È importante, a questo punto, consultare la lista dei veicoli compatibili con le diverse tipologie di seggiolino presente sul sito internet dell’azienda produttrice. Attualmente in Europa il 60% delle auto in strada dispone di ancoraggi ISOFIX. È possibile verificare se la propria auto ne è dotata controllando sul manuale del veicolo oppure cercando il logo ISOFIX sull’etichetta alla base del sedile.

Dispositivi anti abbandono 

La normativa sui seggiolini auto in Italia è diventata più restrittiva dopo alcuni episodi tragici che hanno visto come protagonisti i bambini in auto con genitori e parenti. Nel 2019 il Governo ha varato una legge per i dispositivi anti abbandono da applicare ai seggiolini auto in modo da non rischiare, come a volte è tragicamente capitato, di dimenticare il minore in auto.
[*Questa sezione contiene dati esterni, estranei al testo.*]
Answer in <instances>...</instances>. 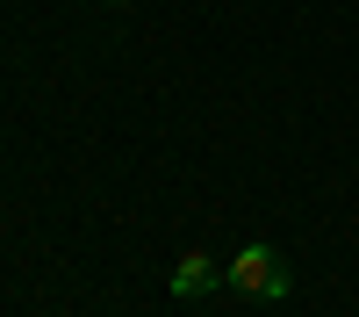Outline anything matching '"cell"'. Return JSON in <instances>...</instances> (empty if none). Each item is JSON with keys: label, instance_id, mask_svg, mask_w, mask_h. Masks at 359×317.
<instances>
[{"label": "cell", "instance_id": "cell-2", "mask_svg": "<svg viewBox=\"0 0 359 317\" xmlns=\"http://www.w3.org/2000/svg\"><path fill=\"white\" fill-rule=\"evenodd\" d=\"M223 274H230V267H216L208 252H187V259L172 267V296H180V303H194V296H208V288H216Z\"/></svg>", "mask_w": 359, "mask_h": 317}, {"label": "cell", "instance_id": "cell-1", "mask_svg": "<svg viewBox=\"0 0 359 317\" xmlns=\"http://www.w3.org/2000/svg\"><path fill=\"white\" fill-rule=\"evenodd\" d=\"M230 288H245V296H259V303H280V296H287L280 252H273V245H237V259H230Z\"/></svg>", "mask_w": 359, "mask_h": 317}, {"label": "cell", "instance_id": "cell-3", "mask_svg": "<svg viewBox=\"0 0 359 317\" xmlns=\"http://www.w3.org/2000/svg\"><path fill=\"white\" fill-rule=\"evenodd\" d=\"M108 8H123V0H108Z\"/></svg>", "mask_w": 359, "mask_h": 317}]
</instances>
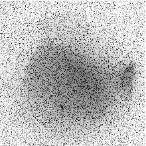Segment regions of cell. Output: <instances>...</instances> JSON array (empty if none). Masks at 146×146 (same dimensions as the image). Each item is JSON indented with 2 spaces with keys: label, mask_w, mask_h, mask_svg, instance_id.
<instances>
[{
  "label": "cell",
  "mask_w": 146,
  "mask_h": 146,
  "mask_svg": "<svg viewBox=\"0 0 146 146\" xmlns=\"http://www.w3.org/2000/svg\"><path fill=\"white\" fill-rule=\"evenodd\" d=\"M136 66L134 63L130 64L126 68L123 75L122 84L124 89L130 92L136 74Z\"/></svg>",
  "instance_id": "obj_1"
}]
</instances>
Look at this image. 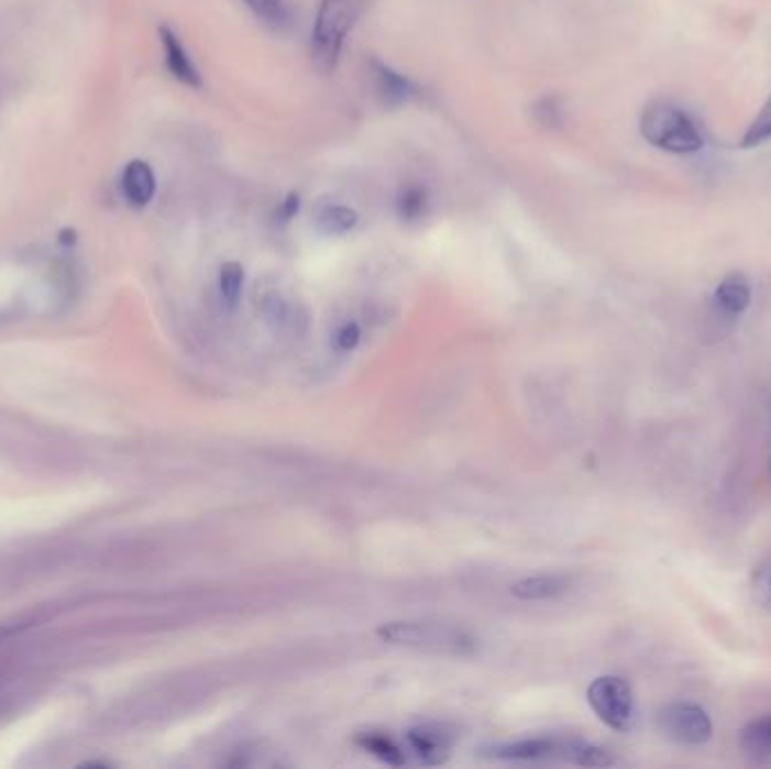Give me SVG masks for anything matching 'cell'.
<instances>
[{"mask_svg":"<svg viewBox=\"0 0 771 769\" xmlns=\"http://www.w3.org/2000/svg\"><path fill=\"white\" fill-rule=\"evenodd\" d=\"M354 745L366 751L371 756H375L377 760L390 765V767H401L406 762L404 749L397 745V740L384 732H361L354 738Z\"/></svg>","mask_w":771,"mask_h":769,"instance_id":"cell-14","label":"cell"},{"mask_svg":"<svg viewBox=\"0 0 771 769\" xmlns=\"http://www.w3.org/2000/svg\"><path fill=\"white\" fill-rule=\"evenodd\" d=\"M244 289V266L240 262H225L219 271V296L221 300L235 307L242 298Z\"/></svg>","mask_w":771,"mask_h":769,"instance_id":"cell-17","label":"cell"},{"mask_svg":"<svg viewBox=\"0 0 771 769\" xmlns=\"http://www.w3.org/2000/svg\"><path fill=\"white\" fill-rule=\"evenodd\" d=\"M740 747L756 762L771 760V713L749 722L740 734Z\"/></svg>","mask_w":771,"mask_h":769,"instance_id":"cell-13","label":"cell"},{"mask_svg":"<svg viewBox=\"0 0 771 769\" xmlns=\"http://www.w3.org/2000/svg\"><path fill=\"white\" fill-rule=\"evenodd\" d=\"M767 141H771V98L764 102V107L760 109L756 120L749 124L745 139H742V147H747V150L760 147Z\"/></svg>","mask_w":771,"mask_h":769,"instance_id":"cell-18","label":"cell"},{"mask_svg":"<svg viewBox=\"0 0 771 769\" xmlns=\"http://www.w3.org/2000/svg\"><path fill=\"white\" fill-rule=\"evenodd\" d=\"M298 208H300V197L298 195H287V199L278 206V212H276V219H280L283 223H287L289 219H294L296 217V212H298Z\"/></svg>","mask_w":771,"mask_h":769,"instance_id":"cell-22","label":"cell"},{"mask_svg":"<svg viewBox=\"0 0 771 769\" xmlns=\"http://www.w3.org/2000/svg\"><path fill=\"white\" fill-rule=\"evenodd\" d=\"M657 727L668 740L686 747L706 745L713 736L711 715L693 702H674L663 706L657 713Z\"/></svg>","mask_w":771,"mask_h":769,"instance_id":"cell-5","label":"cell"},{"mask_svg":"<svg viewBox=\"0 0 771 769\" xmlns=\"http://www.w3.org/2000/svg\"><path fill=\"white\" fill-rule=\"evenodd\" d=\"M158 34H161V43H163V51H165V64H167V70L172 73V77L178 79L180 84L190 86V88H199L201 86L199 68L195 66L192 57L184 48L180 39L169 28H161Z\"/></svg>","mask_w":771,"mask_h":769,"instance_id":"cell-10","label":"cell"},{"mask_svg":"<svg viewBox=\"0 0 771 769\" xmlns=\"http://www.w3.org/2000/svg\"><path fill=\"white\" fill-rule=\"evenodd\" d=\"M586 702L609 729L627 734L637 727V700H634V691L623 677H598L586 689Z\"/></svg>","mask_w":771,"mask_h":769,"instance_id":"cell-4","label":"cell"},{"mask_svg":"<svg viewBox=\"0 0 771 769\" xmlns=\"http://www.w3.org/2000/svg\"><path fill=\"white\" fill-rule=\"evenodd\" d=\"M571 590V578L564 573H537L521 578L510 586V594L519 601H553Z\"/></svg>","mask_w":771,"mask_h":769,"instance_id":"cell-9","label":"cell"},{"mask_svg":"<svg viewBox=\"0 0 771 769\" xmlns=\"http://www.w3.org/2000/svg\"><path fill=\"white\" fill-rule=\"evenodd\" d=\"M406 745L418 762L436 767L449 760L451 749L456 745V732L447 725H420L406 732Z\"/></svg>","mask_w":771,"mask_h":769,"instance_id":"cell-6","label":"cell"},{"mask_svg":"<svg viewBox=\"0 0 771 769\" xmlns=\"http://www.w3.org/2000/svg\"><path fill=\"white\" fill-rule=\"evenodd\" d=\"M713 305L722 316H727V319H738V316H742L751 305V287L747 278L738 274L724 278L713 292Z\"/></svg>","mask_w":771,"mask_h":769,"instance_id":"cell-11","label":"cell"},{"mask_svg":"<svg viewBox=\"0 0 771 769\" xmlns=\"http://www.w3.org/2000/svg\"><path fill=\"white\" fill-rule=\"evenodd\" d=\"M244 3L253 10V14L257 19H262L268 25L280 28V25L287 23L285 0H244Z\"/></svg>","mask_w":771,"mask_h":769,"instance_id":"cell-19","label":"cell"},{"mask_svg":"<svg viewBox=\"0 0 771 769\" xmlns=\"http://www.w3.org/2000/svg\"><path fill=\"white\" fill-rule=\"evenodd\" d=\"M120 190L129 206L145 208L156 195V174L150 163L131 161L120 176Z\"/></svg>","mask_w":771,"mask_h":769,"instance_id":"cell-8","label":"cell"},{"mask_svg":"<svg viewBox=\"0 0 771 769\" xmlns=\"http://www.w3.org/2000/svg\"><path fill=\"white\" fill-rule=\"evenodd\" d=\"M566 747H569V738H549V736H539V738H524V740H515V743H506L498 745L492 749V756L498 760H551V758H560L564 760L566 756Z\"/></svg>","mask_w":771,"mask_h":769,"instance_id":"cell-7","label":"cell"},{"mask_svg":"<svg viewBox=\"0 0 771 769\" xmlns=\"http://www.w3.org/2000/svg\"><path fill=\"white\" fill-rule=\"evenodd\" d=\"M366 6L368 0H321L311 30V62L321 73L337 68L343 43Z\"/></svg>","mask_w":771,"mask_h":769,"instance_id":"cell-2","label":"cell"},{"mask_svg":"<svg viewBox=\"0 0 771 769\" xmlns=\"http://www.w3.org/2000/svg\"><path fill=\"white\" fill-rule=\"evenodd\" d=\"M751 592L760 607L771 609V558L756 567L751 575Z\"/></svg>","mask_w":771,"mask_h":769,"instance_id":"cell-20","label":"cell"},{"mask_svg":"<svg viewBox=\"0 0 771 769\" xmlns=\"http://www.w3.org/2000/svg\"><path fill=\"white\" fill-rule=\"evenodd\" d=\"M361 341V328L354 323V321H345L341 323L334 334H332V345L339 354H350L356 350Z\"/></svg>","mask_w":771,"mask_h":769,"instance_id":"cell-21","label":"cell"},{"mask_svg":"<svg viewBox=\"0 0 771 769\" xmlns=\"http://www.w3.org/2000/svg\"><path fill=\"white\" fill-rule=\"evenodd\" d=\"M375 637L395 648H414L447 655H474L478 641L467 629L429 620H390L375 629Z\"/></svg>","mask_w":771,"mask_h":769,"instance_id":"cell-1","label":"cell"},{"mask_svg":"<svg viewBox=\"0 0 771 769\" xmlns=\"http://www.w3.org/2000/svg\"><path fill=\"white\" fill-rule=\"evenodd\" d=\"M641 133L650 145L670 154H695L704 145L695 122L668 102H654L643 111Z\"/></svg>","mask_w":771,"mask_h":769,"instance_id":"cell-3","label":"cell"},{"mask_svg":"<svg viewBox=\"0 0 771 769\" xmlns=\"http://www.w3.org/2000/svg\"><path fill=\"white\" fill-rule=\"evenodd\" d=\"M359 221V215L341 204H330L323 206L316 215V226H319V231L326 235H345L350 233Z\"/></svg>","mask_w":771,"mask_h":769,"instance_id":"cell-15","label":"cell"},{"mask_svg":"<svg viewBox=\"0 0 771 769\" xmlns=\"http://www.w3.org/2000/svg\"><path fill=\"white\" fill-rule=\"evenodd\" d=\"M429 210V195L425 188L420 186H408L399 193L397 197V212L401 217V221L406 223H416L422 217H427Z\"/></svg>","mask_w":771,"mask_h":769,"instance_id":"cell-16","label":"cell"},{"mask_svg":"<svg viewBox=\"0 0 771 769\" xmlns=\"http://www.w3.org/2000/svg\"><path fill=\"white\" fill-rule=\"evenodd\" d=\"M12 631H14V627H8V625H0V639H5V637H10V635H12Z\"/></svg>","mask_w":771,"mask_h":769,"instance_id":"cell-23","label":"cell"},{"mask_svg":"<svg viewBox=\"0 0 771 769\" xmlns=\"http://www.w3.org/2000/svg\"><path fill=\"white\" fill-rule=\"evenodd\" d=\"M373 70H375L377 96L382 98V102L386 107H399V105H404L408 98L414 96V84L408 81L404 75H399L393 68H388L386 64L375 62Z\"/></svg>","mask_w":771,"mask_h":769,"instance_id":"cell-12","label":"cell"}]
</instances>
Dal 2019, l’articolo 172 del Codice della Strada prevede infatti l’obbligo di dotarsi di dispositivo anti abbandono per il seggiolino per tutti i bambini con meno di 4 anni.

Nel 2026 la normativa sui dispositivi anti abbandono continua a essere parte integrante delle regole da rispettare sia per i genitori che, ovviamente, per i rivenditori che devono informare correttamente i clienti.

Il dispositivo anti abbandono può essere:

  • integrato nel seggiolino (come per molti modelli i-Size)
  • indipendente (un cuscinetto o un sensore da aggiungere)
  • in dotazione dell’auto (è di serie in molte auto di nuova generazione)

I più sicuri sono quelli da porre sotto la seduta del piccolo, così da rivelarne la presenza senza necessità di accenderli ogni volta. Il dispositivo deve essere attivato ogni qual volta un bambino si siede sul seggiolino e deve anche segnalare situazioni di pericolo attraverso un richiamo visivo, sonoro o percettivo. Questo dispositivo è solitamente collegato al bluetooth dello smartphone e deve essere conforme alla normativa UE e quindi avere la marcatura CE.

Ricordiamo che il mancato utilizzo dei dispositivi anti abbandono comporta delle sanzioni (da 83 euro a 333 euro) e la decurtazione di 5 punti dalla patente.

Il nostro approfondimento sulla sindrome del bambino dimenticato

Trasporto bambini in auto senza seggiolino

I bambini possono viaggiare in auto senza seggiolino omologato solo se la loro altezza supera i 150 centimetri. Fino a questa altezza, invece, è obbligatorio l’utilizzo di un seggiolino omologato anche se hanno più di 12 anni di età.

Al di sotto dei 12 anni ma con un’altezza superiore a 150 centimetri è possibile per i bambini viaggiare in auto senza seggiolino. Possono viaggiare davanti, ma con l’obbligo di indossare la cintura di sicurezza, i bambini di età superiore ai 3 anni con un’altezza superiore ai 150 centimetri.

In breve

Se si acquista un nuovo seggiolino, questo va scelto in base all’altezza del bambino e deve essere omologato R129. Almeno fino ai 15 mesi il bambino deve viaggiare in senso contrario di marcia. Le alzatine senza schienale sono consentite solo se i bambini superano i 125 cm di altezza. È importante controllare la compatibilità con l’auto, specialmente in caso di ISOFIX, e al di sotto dei 4 anni dotare il seggiolino di dispositivo anti abbandono.